Borrower Beware: Lessons in Lending from the Subprime Crisis


We have often heard it said, “Something too good to be true probably is.” And so it applies to the way loans were issued in the years leading up to the subprime lending crisis. Political forces identified a need for low-income home-ownership and impressed on capital institutions the importance of more engagement with a high-risk market. Some simply blame the loan crisis on banks and greed. “The greater the profitable opportunities, the greater the coercive force. Ethics be damned” (Watkins, 2011, pp. 365).

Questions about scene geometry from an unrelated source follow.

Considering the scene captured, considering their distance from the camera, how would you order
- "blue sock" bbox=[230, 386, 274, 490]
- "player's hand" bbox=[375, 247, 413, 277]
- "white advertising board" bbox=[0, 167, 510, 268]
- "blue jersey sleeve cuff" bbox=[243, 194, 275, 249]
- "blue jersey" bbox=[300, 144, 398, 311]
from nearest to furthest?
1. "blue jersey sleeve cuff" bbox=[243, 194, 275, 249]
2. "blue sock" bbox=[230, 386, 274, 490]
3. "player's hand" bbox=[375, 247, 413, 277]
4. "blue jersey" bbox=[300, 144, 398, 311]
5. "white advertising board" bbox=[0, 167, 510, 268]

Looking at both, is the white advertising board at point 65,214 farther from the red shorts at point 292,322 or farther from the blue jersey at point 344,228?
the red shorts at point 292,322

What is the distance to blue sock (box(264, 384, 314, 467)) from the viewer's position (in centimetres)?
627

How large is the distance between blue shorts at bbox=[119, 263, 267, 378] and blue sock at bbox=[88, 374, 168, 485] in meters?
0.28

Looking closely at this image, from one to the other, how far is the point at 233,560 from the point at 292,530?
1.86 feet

The trouble with this view is that the forces of politics and greed are always upon us and crisis is not. Greed and politics have been with us for millennia and the subprime loan crisis was entirely new and episodic. A more sensible view is that a shift in forces created new dynamics for which the assessment of risk was extremely inadequate and undeveloped.

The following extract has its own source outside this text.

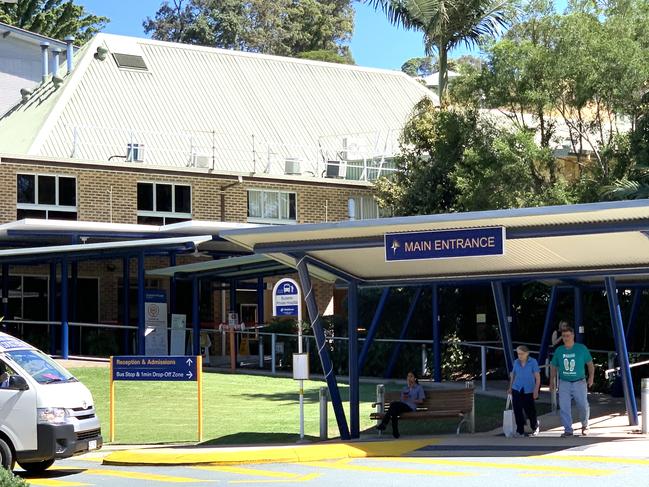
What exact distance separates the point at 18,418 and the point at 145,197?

“Banks pursued making subprime loans to tap a new source of income without regard to the effect such loans might have on debtors” (Watkins, 2011, p. 363). Such a cynically exploitative view belies the fact that banks even had so little regard for what these high-risk loans might actually do to themselves.

It is important to recognize this financial collapse was not the desired outcome of politics, greed, or the borrower and lender. It is ultimately the truth that risk is poorly understood and ineffectively mitigated. “The three main rating agencies, Moody’s, Standard & Poor’s, and Fitch, have been scorned and vilified for their bad performance in rating subprime securities. They gave AAA ratings to securities whose quality was far lower” (Hill, 2010, p. 585).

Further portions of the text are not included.